Broussard Brothers Inc., a leading marine and construction contractor on the Gulf Coast, is active in oilfield and pipeline projects as well as marine towing, dock and crane services. The company was looking for ways to be more competitive for bids for upcoming government contracts for seawall restoration work, but Broussard Brothers’ largest cable crane would only handle up to 150 tons per hour.
“We originally saw the 875 at CONEXPO,” says Chip Broussard, a third-generation member and current vice president of finance for the family-owned business. ”We also saw a Sennebogan in a rock yard near here; but we bit the bullet at CONEXPO and decided this is our best bet. We had seen similar machines in the area, but nothing of this size, and the other machines have to be welded down to the barge. What intrigued us was that the Sennebogan is on tracks. It doesn’t have to be welded down. At times we might be doing rock work and we want a crane on the ground; then we pick up another job and want to put the Sennebogan on the barge. Because of its versatility, we didn’t have to get another barge!”
Constantino Lannes, the president of Sennebogen LLC, explained another reason the machines are well-suited to marine work.
“All of our machines are engineered on a square footprint,” he said. “The slewing ring is centered on the undercarriage, and its load ratings are equal through 360 degrees of swing. That kind of balance is a valuable safety factor on land or on water, and it also gives the operator more flexibility to load and swing in any direction.”

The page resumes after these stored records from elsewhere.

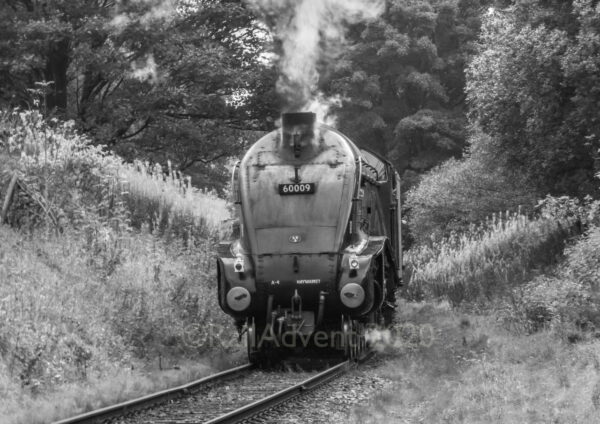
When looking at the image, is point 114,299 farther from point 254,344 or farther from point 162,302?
point 254,344

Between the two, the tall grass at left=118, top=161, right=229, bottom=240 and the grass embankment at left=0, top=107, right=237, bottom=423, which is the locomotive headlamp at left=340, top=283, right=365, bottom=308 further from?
the tall grass at left=118, top=161, right=229, bottom=240

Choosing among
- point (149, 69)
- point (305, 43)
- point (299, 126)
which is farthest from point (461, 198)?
point (299, 126)

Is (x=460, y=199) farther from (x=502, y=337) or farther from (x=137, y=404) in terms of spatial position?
(x=137, y=404)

Flexibility is high on Broussard’s list of qualities that the 875 brings to his fleet. “We can better utilize our different assets according to the application we’re on,” he said. “We just swap the equipment to get the right piece in the right place.”
He added that his 875 also came with a quickchange coupler that lets him easily attach a lifting hook, clamshell bucket or rock grapple.
“It’s very adaptable to our wide range of operations,” Broussard said. “Some of these rock jobs, the stones are very large, more than the clamshell can handle, so we have the grapple for that. We have also done some dredging with it, some maintenance work.”
This was where the 875 first showed off its capacity for production, he said. “We were loading some material barges, one that can hold up to 350 tons. We loaded it in about 20 minutes.”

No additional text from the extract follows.